[WHAT IS NEEDED]: Reproduce all of the entries below word for word.

::: INPUT FOR THIS TASK

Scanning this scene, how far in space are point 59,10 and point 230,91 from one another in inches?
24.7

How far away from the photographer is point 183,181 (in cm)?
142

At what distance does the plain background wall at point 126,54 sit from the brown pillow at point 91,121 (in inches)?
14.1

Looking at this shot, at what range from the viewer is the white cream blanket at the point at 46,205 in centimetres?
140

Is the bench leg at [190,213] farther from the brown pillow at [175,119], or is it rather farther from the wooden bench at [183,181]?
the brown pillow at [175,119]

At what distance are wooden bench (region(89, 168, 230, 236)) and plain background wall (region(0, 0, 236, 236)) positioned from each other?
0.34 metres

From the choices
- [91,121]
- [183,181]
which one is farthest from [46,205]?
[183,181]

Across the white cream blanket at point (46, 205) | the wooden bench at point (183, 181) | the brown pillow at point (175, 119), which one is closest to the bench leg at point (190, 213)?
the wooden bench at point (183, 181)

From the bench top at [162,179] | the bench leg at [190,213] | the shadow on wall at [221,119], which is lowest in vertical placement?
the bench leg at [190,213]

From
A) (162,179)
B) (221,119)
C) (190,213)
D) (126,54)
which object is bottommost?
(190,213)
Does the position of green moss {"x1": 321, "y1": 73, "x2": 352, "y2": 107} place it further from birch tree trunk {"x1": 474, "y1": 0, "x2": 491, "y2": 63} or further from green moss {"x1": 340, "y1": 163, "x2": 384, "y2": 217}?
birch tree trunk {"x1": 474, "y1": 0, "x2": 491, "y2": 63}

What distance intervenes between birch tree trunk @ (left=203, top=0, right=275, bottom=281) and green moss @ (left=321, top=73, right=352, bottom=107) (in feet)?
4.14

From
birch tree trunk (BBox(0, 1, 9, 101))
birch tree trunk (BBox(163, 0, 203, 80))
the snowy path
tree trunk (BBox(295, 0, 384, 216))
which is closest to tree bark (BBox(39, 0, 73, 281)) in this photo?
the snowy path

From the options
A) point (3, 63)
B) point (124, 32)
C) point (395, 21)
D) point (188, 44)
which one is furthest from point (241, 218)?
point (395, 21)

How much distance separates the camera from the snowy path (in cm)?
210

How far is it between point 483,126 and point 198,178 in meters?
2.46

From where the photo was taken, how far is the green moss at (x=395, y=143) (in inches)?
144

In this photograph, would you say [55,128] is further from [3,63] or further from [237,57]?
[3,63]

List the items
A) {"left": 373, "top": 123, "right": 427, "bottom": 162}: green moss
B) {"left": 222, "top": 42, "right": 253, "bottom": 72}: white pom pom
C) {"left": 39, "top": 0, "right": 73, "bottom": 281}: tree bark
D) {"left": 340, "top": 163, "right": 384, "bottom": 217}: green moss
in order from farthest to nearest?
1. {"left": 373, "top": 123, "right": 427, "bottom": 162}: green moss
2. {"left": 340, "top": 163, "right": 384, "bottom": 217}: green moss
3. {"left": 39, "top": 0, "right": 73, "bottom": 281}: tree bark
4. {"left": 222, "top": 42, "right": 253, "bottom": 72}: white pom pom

::::::

[SOLUTION BELOW]:
Scanning this scene, how far in space are point 59,10 and point 230,91 from one another in inches?
24.7

How far away from the photographer is point 183,181 (in cm)?
142

At what distance does the plain background wall at point 126,54 sit from the brown pillow at point 91,121 (in inches)?
14.1

Looking at this shot, at what range from the viewer is the white cream blanket at the point at 46,205 in centimetres?
140

Is the bench leg at [190,213] farther from the brown pillow at [175,119], or is it rather farther from the wooden bench at [183,181]?
the brown pillow at [175,119]

At what distance are wooden bench (region(89, 168, 230, 236)) and plain background wall (region(0, 0, 236, 236)) positioned from each other?
0.34 metres

From the choices
- [91,121]
- [183,181]
which one is farthest from [46,205]?
[183,181]

Across the white cream blanket at point (46, 205) | the wooden bench at point (183, 181) | the brown pillow at point (175, 119), which one is closest to the bench leg at point (190, 213)?
the wooden bench at point (183, 181)

From the bench top at [162,179] | the bench leg at [190,213] | the shadow on wall at [221,119], which is lowest in vertical placement?
the bench leg at [190,213]

From
A) (162,179)
B) (221,119)
C) (190,213)
D) (126,54)
which object is bottommost?
(190,213)
Does the position of green moss {"x1": 321, "y1": 73, "x2": 352, "y2": 107} place it further from birch tree trunk {"x1": 474, "y1": 0, "x2": 491, "y2": 63} or further from green moss {"x1": 340, "y1": 163, "x2": 384, "y2": 217}?
birch tree trunk {"x1": 474, "y1": 0, "x2": 491, "y2": 63}

What distance intervenes between birch tree trunk @ (left=203, top=0, right=275, bottom=281) and green moss @ (left=321, top=73, right=352, bottom=107) (in feet)?
4.14

From
birch tree trunk (BBox(0, 1, 9, 101))
birch tree trunk (BBox(163, 0, 203, 80))
the snowy path
tree trunk (BBox(295, 0, 384, 216))
which is closest to tree bark (BBox(39, 0, 73, 281)) in this photo?
the snowy path

From the options
A) point (3, 63)
B) point (124, 32)
C) point (395, 21)
D) point (188, 44)
which one is furthest from point (241, 218)?
point (395, 21)

How much distance separates the camera from the snowy path (in cm)?
210

How far is it between point 483,126 and point 198,178 in meters?
2.46

From where the photo was taken, how far is the green moss at (x=395, y=143) (in inches)?
144

In this photograph, would you say [55,128] is further from [3,63] or further from [237,57]?
[3,63]

List the items
A) {"left": 373, "top": 123, "right": 427, "bottom": 162}: green moss
B) {"left": 222, "top": 42, "right": 253, "bottom": 72}: white pom pom
C) {"left": 39, "top": 0, "right": 73, "bottom": 281}: tree bark
D) {"left": 340, "top": 163, "right": 384, "bottom": 217}: green moss
in order from farthest to nearest?
1. {"left": 373, "top": 123, "right": 427, "bottom": 162}: green moss
2. {"left": 340, "top": 163, "right": 384, "bottom": 217}: green moss
3. {"left": 39, "top": 0, "right": 73, "bottom": 281}: tree bark
4. {"left": 222, "top": 42, "right": 253, "bottom": 72}: white pom pom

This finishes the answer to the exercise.